[Written task] List every line of the data below that contains the string "centimetres", copying each line in full.

--- START OF Data for processing ---

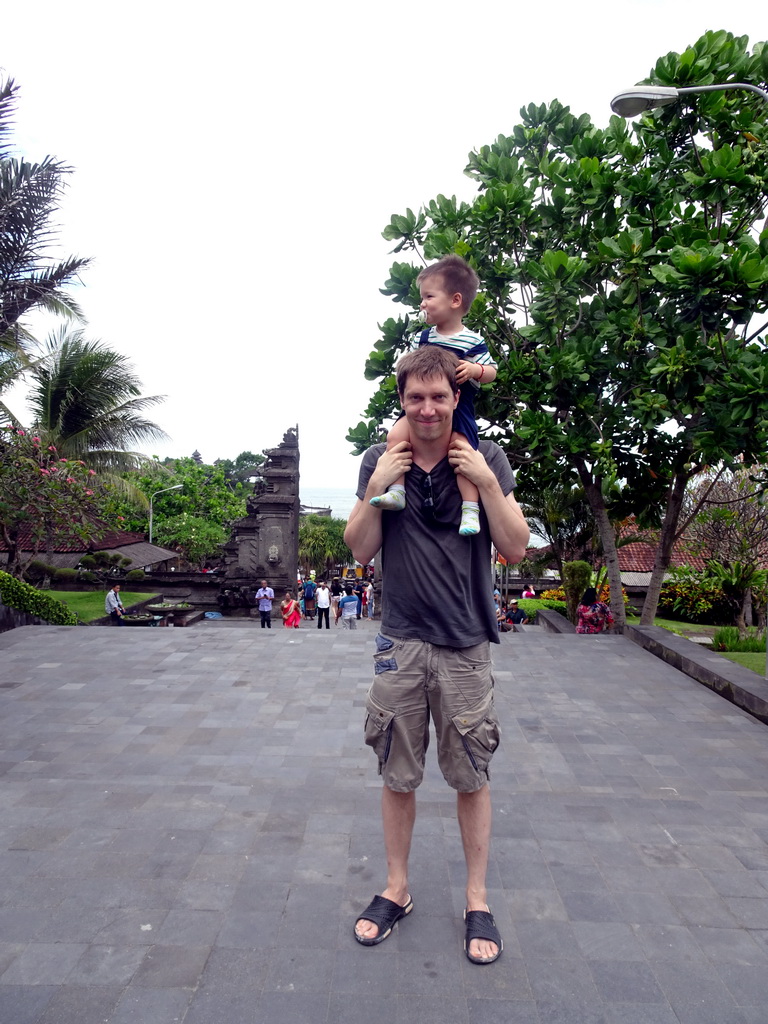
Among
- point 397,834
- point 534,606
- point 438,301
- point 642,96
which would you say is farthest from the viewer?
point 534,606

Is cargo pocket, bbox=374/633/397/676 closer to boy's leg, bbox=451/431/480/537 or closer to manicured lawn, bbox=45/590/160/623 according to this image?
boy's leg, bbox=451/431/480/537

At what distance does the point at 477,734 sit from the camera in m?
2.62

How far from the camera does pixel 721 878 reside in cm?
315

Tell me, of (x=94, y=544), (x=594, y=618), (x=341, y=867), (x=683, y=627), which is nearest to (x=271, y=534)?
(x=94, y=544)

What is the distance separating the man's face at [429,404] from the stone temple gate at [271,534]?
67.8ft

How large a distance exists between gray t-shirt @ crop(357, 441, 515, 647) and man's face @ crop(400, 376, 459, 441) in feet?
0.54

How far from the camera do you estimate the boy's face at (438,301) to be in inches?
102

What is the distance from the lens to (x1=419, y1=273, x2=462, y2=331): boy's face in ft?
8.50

--- END OF Data for processing ---
--- START OF Data for processing ---

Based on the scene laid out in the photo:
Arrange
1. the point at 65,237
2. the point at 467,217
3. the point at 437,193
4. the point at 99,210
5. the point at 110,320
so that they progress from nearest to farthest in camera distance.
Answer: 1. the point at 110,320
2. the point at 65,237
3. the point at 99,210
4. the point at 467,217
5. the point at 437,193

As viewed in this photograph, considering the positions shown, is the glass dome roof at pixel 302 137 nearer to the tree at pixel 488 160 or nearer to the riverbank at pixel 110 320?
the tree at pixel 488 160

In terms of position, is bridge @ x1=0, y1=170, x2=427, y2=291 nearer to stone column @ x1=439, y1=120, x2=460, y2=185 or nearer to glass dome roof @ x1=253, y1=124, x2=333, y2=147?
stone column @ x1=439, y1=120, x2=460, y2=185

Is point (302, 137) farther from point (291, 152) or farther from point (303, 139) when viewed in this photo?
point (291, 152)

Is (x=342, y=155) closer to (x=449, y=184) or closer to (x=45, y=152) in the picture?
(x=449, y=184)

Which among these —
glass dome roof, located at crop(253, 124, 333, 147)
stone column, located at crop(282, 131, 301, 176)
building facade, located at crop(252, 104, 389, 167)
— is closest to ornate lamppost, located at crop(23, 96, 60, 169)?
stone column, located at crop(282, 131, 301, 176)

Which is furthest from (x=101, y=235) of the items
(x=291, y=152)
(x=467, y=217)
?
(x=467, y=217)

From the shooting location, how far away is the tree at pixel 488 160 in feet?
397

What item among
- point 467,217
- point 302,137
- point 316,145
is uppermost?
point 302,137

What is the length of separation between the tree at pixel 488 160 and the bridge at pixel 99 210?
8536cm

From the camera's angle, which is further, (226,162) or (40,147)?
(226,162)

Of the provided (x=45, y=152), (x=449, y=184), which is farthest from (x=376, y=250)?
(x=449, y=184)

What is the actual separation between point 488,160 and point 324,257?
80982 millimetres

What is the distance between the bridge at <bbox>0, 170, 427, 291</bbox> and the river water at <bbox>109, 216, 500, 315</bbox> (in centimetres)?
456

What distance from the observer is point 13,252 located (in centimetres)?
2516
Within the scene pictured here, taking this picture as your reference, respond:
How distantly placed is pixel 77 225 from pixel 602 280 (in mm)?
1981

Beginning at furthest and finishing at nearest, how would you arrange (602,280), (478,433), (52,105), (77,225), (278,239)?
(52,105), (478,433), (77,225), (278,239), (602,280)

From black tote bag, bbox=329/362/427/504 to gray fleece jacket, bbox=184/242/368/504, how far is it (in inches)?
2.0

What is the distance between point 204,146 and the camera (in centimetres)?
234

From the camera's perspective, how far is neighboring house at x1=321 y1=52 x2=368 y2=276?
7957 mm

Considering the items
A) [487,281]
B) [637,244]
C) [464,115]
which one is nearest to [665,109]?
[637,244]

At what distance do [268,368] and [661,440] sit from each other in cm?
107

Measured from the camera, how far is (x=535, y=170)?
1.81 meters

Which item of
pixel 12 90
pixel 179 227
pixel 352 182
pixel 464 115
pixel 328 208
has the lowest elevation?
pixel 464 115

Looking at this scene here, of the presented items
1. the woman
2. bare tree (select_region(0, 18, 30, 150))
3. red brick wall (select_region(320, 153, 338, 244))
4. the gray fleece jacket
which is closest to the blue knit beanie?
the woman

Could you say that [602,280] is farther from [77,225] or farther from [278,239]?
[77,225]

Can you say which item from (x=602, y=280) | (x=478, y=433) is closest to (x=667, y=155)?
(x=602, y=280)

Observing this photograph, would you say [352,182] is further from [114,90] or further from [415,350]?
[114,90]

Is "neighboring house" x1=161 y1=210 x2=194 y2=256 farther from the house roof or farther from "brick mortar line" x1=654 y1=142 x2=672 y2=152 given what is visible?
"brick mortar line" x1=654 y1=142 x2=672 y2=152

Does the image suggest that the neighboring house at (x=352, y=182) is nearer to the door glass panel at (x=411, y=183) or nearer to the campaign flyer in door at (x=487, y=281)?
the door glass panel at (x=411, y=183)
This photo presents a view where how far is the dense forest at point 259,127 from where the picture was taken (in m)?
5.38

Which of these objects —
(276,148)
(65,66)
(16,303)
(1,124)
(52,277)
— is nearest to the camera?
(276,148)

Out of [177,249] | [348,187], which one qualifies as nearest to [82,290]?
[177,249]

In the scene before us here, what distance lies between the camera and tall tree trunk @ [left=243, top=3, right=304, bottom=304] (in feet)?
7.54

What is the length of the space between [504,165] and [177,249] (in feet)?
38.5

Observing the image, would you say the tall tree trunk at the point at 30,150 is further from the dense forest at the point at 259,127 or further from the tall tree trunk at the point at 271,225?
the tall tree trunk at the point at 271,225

--- END OF Data for processing ---

[Full solution]
What is the distance between the bridge at <bbox>0, 170, 427, 291</bbox> and the river water at <bbox>109, 216, 500, 315</bbox> (in centimetres)?
What distance from the observer is point 13,252 located (in centimetres)?
What is the distance between point 204,146 and the camera (in centimetres)?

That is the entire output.